Senator Wiesenberg introduced Senate File 2209, saying constituents and small body shops told him insurers were not paying for all repair services and recounting a personal collision that left him out-of-pocket for repairs.
In testimony, Sarah Cech of Cech Auto Body told the committee that insurers frequently deny safety-related repairs without providing written reasons, leaving shops and customers with delayed repairs and potential safety liabilities. "You can't pay for half the repair and expect a whole safe vehicle," Cech said, urging the committee to require insurers to provide written denials for safety concerns and to clarify existing statute 13 22.
Linden Wickland, executive director of the Alliance of Automotive Service Providers of Minnesota, said shops increasingly face delays and automated estimate reductions: "AI scrubbers are coming in, chopping up the initial estimate," she said, adding that written notice to consumers would improve transparency.
Josh Shaw, GM and COO of Shannon's Auto Body, gave case examples of long waits for approvals — one customer waited 71 days — and said insurers refused to put denials in writing.
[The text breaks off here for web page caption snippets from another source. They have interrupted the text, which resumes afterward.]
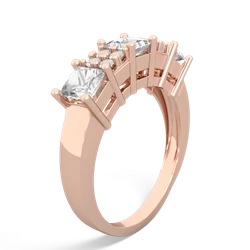 London Topaz Three Stone Diamond Cluster 14K Rose Gold ring R2592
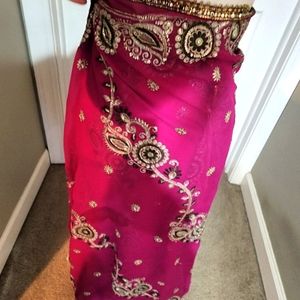 Vintage Indian Wedding Dupatta Sequined Embroidered Beaded Georgette fabric p2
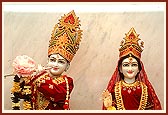 Idols at Shri Swaminarayan BAPS Mandir, Ashton-U-Lyne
Shaw said SF2209 would establish reasonable timelines and require explanations for denied repair operations.
Aaron Cocking, president and CEO of the Insurance Federation of Minnesota, testified in strong opposition, arguing the bill would remove insurers' ability to evaluate cost reasonableness, create a private right of action for noncontractors, invite inflated billing and litigation, and ultimately raise premiums. "By removing an insurer's ability to evaluate cost reasonableness and negotiate fair pricing, the bill effectively requires payment of whatever a repair facility chooses to charge," he said.
Committee members acknowledged problems with delays and repetitive information requests but differed on statutory fixes and fraud safeguards. Chair Klein said the bill gave the committee a chance to explore the issue; the committee laid SF2209 over for further consideration.
What happens next: SF2209 was laid over so proponents, insurers and staff can work on clarifying definitions, timelines and fraud guardrails before the committee considers further action.